The night I went into labor was an emotional one. I felt scared and guilty that it was happening so early. I was excited to meet our little one, but it also came with fears about his prematurity. The second I delivered at 10:30am, I heard Haydn's cry. He was quickly taken by the NICU team for an external assessment and they told me he looked great and he was breathing on his own. They took him back to the NICU for a full assessment and two hours later the neonatal doctor and pediatric surgeon delievered the unexpected news that Haydn had a left side CDH. As they explained to me and Tony what that was, my heart sank and everything felt surreal. They explained that my young baby would need surgery, but they wanted to wait a couple of days to see if he can strengthen himself and also stablize. We were told that his survival rate was 30% and bc he was so young, he didn't even qualify for ECMO if he needed it. Being told that surgery was his only hope for survival, but that he may not even make it to, through or after surgery was the hardest concept to grasp. They told us it was all up to him...

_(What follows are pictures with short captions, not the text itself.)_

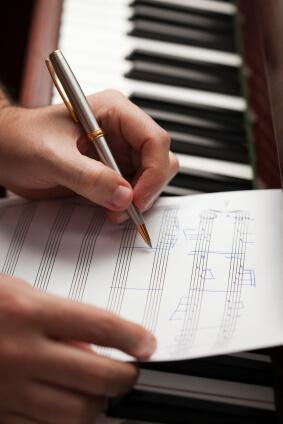 دوره جدید دیکته موسیقی بصورت آنلاین
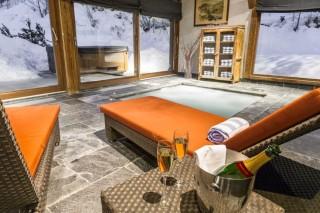 Chamonix Location Chalet Luxe Acrusite Spa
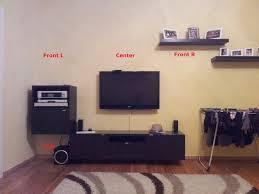 kaufberatung 5 1 soundsystem für ein 23m wohnzimmer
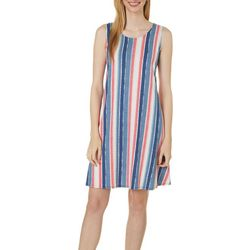Allison Brittney Womens Vertical Stripe Yummy Swing Dress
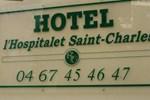 Отель L'Hospitalet Saint Charles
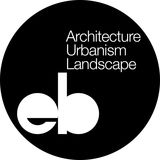 Profile for Eduard Balcells ArchitectureUrbanismLandscape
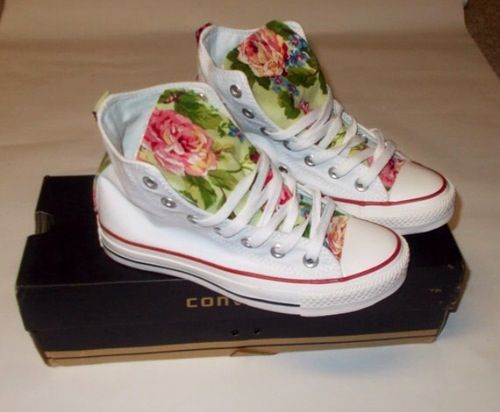 #converse #flower #fashion #girls #shoes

Haydn remained on a C-Pap from birth until 10pm that night. He was intubated bc he was having trouble with his CO2 exchange and then switched to an oscillator for 4 days. They approved his surgery after his head ultrasound came back clear and surgery happened on his 6 day of life. Two and a half hours of surgery...he made it! The surgeon told us his intestines and colon were in his left lung and he had developed 2/3 of his left lung. He was heavily sedated with morphine and ativan for two weeks following surgery. He had severe edema all over his body as expected, but he remained stable. On the 3rd week of his life, the docs and surgeons began weaning him off sedatives to wake him up bc his vitals and xrays were showing progress.

Intitially we were told Haydn would be intubated for a long time and feedings wouldn't happen for even longer than that. The 3rd week was a big one for him. He was able to be extubated AND he started feedings through the feeding tube! On that same day, we held Hadyn for the very first time! The feeling was indescribable! Since then, Hadyn has been tolerating being extubated and he is on the canulla for breathing support. His oxygen numbers still flucuate, but they haven't been too concerning. The scarest thing that he is doing right now are the apnea episodes where his heart rate suddenly drops and his breathing also stops briefly. We are told this is a "normal premmie" thing, but nothing is "normal" to me, a parent that has never experienced any of this!

Overall, Hadyn has been beating all the odds against him and moving past the goals set for him faster than expected. We continue to pray for his continued progress and we are cautiously optomistic. We believe in you Haydn!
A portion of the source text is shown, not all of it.